EXERCISE DESCRIPTION: The copy must hold exactly the lines from the one with "Patience Patience Bouddha" through the end of the listing below, and nothing else, with no pictures.

DATA EXTRACT:
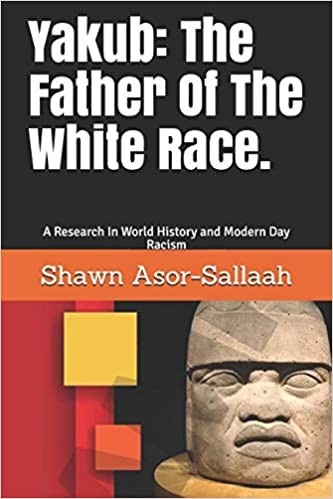Yakub: The Father Of The White Race.: A Research In World History and Modern Day Racism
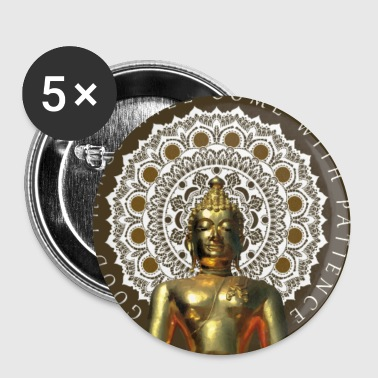 Patience Patience Bouddha - Badge petit 25 mm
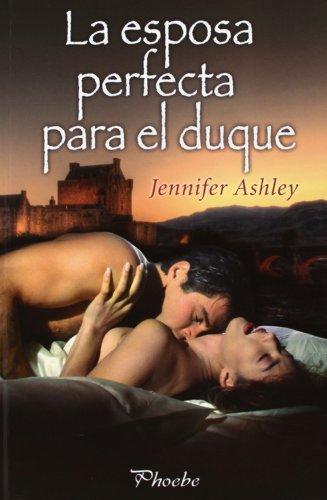 9788415433200: La Esposa Perfecta Para El Duque (Phoebe)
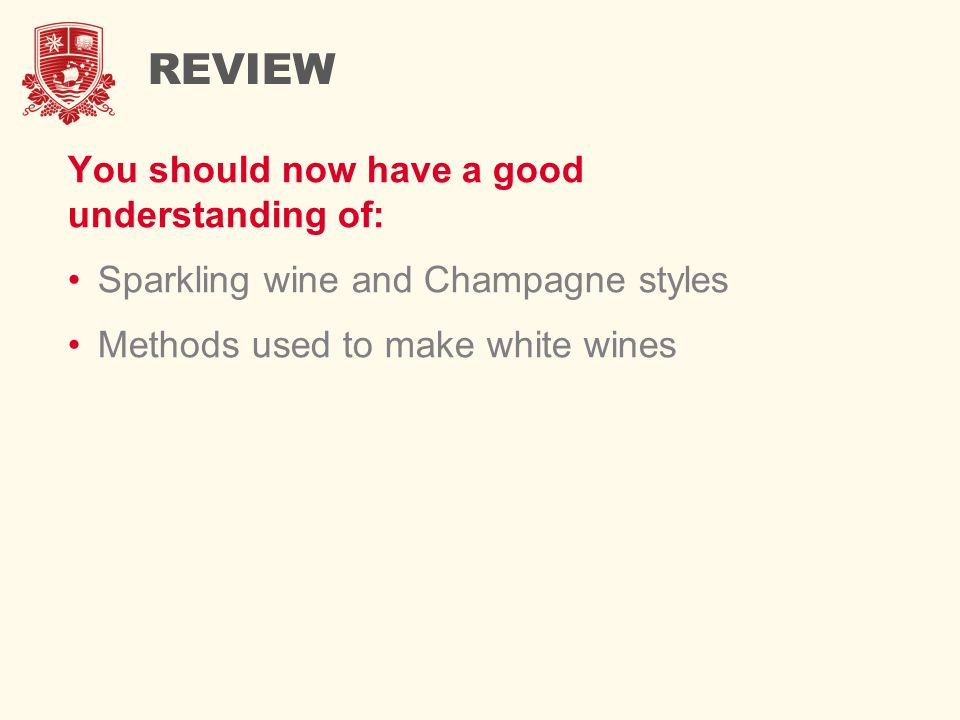 REVIEW You should now have a good understanding of: Sparkling wine and Champagne styles Methods used to make white wines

RESULT FOR THIS EXERCISE:
 Patience Patience Bouddha - Badge petit 25 mm
 9788415433200: La Esposa Perfecta Para El Duque (Phoebe)
 REVIEW You should now have a good understanding of: Sparkling wine and Champagne styles Methods used to make white wines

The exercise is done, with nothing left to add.